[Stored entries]
--------------------------------------------------

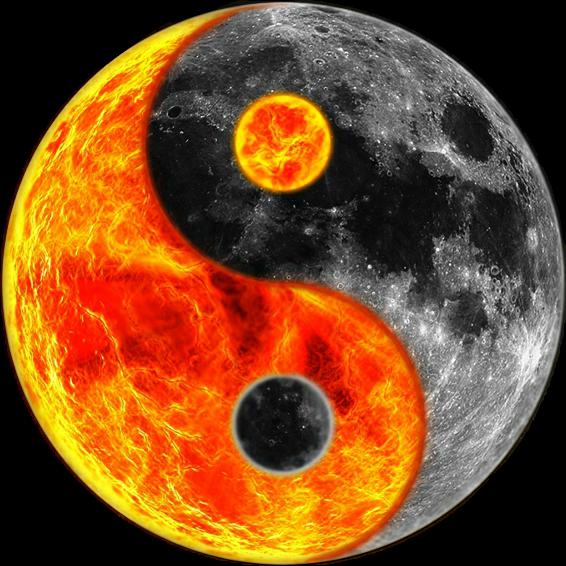#ying_yang  #sun #moon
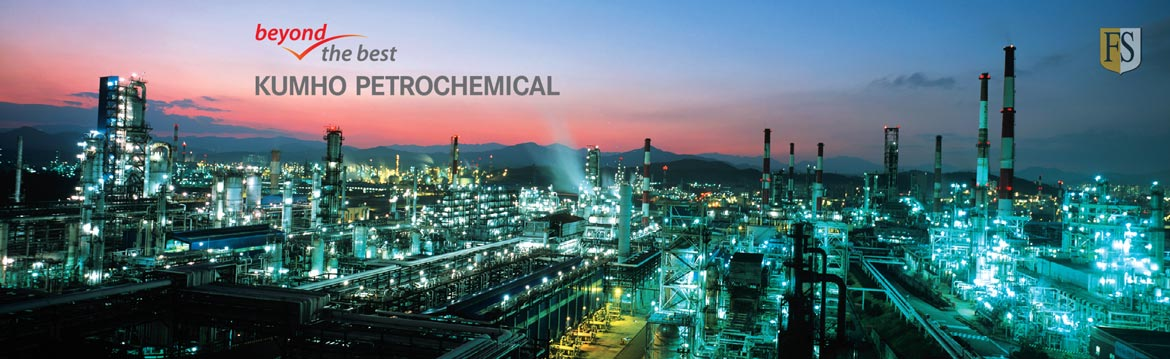 cables repairs Kumho Petrochemical complex in Yeosu, South-Korea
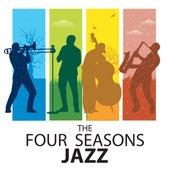 The Four Seasons Jazz de Various Artists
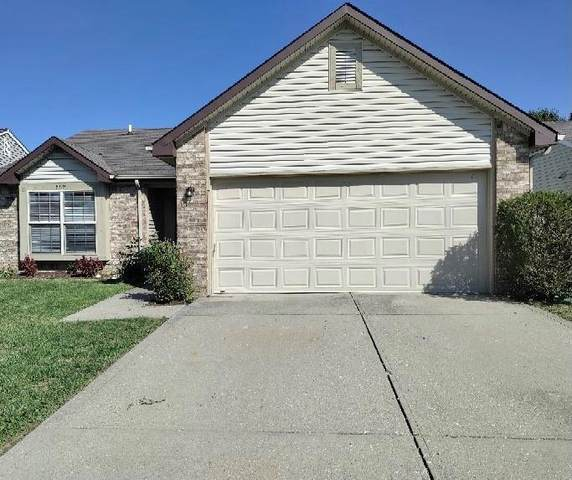 5319 Rocky Mountain Drive, Indianapolis, IN 46237 (MLS #21813712) :: Richwine Elite Group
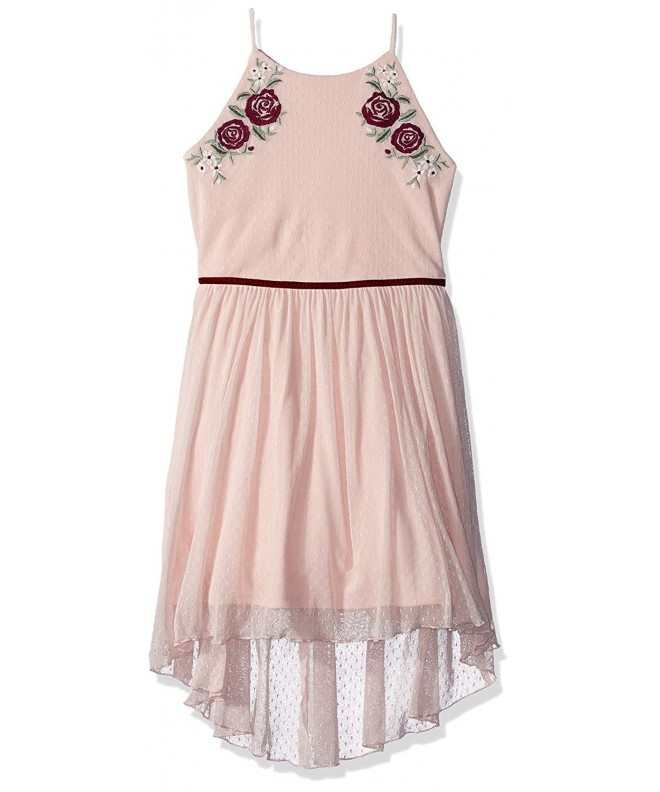 Amy Byer Girls High Low Applique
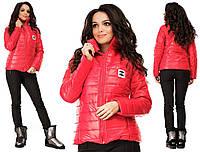 Курточка на синтепоне р-ры 42-48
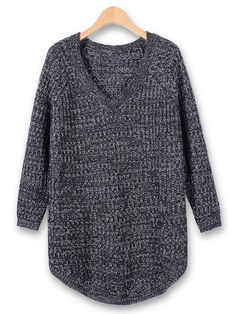 Casual Loose Long Sleeve V-neck Pullover Knitted Sweater - Gchoic.com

--------------------------------------------------

Only the lines from the line with "The Four Seasons Jazz de Various Artists" through the end of the records belong in your copy. Repeat them exactly, without pictures.

 The Four Seasons Jazz de Various Artists
 5319 Rocky Mountain Drive, Indianapolis, IN 46237 (MLS #21813712) :: Richwine Elite Group
 Amy Byer Girls High Low Applique
 Курточка на синтепоне р-ры 42-48
 Casual Loose Long Sleeve V-neck Pullover Knitted Sweater - Gchoic.com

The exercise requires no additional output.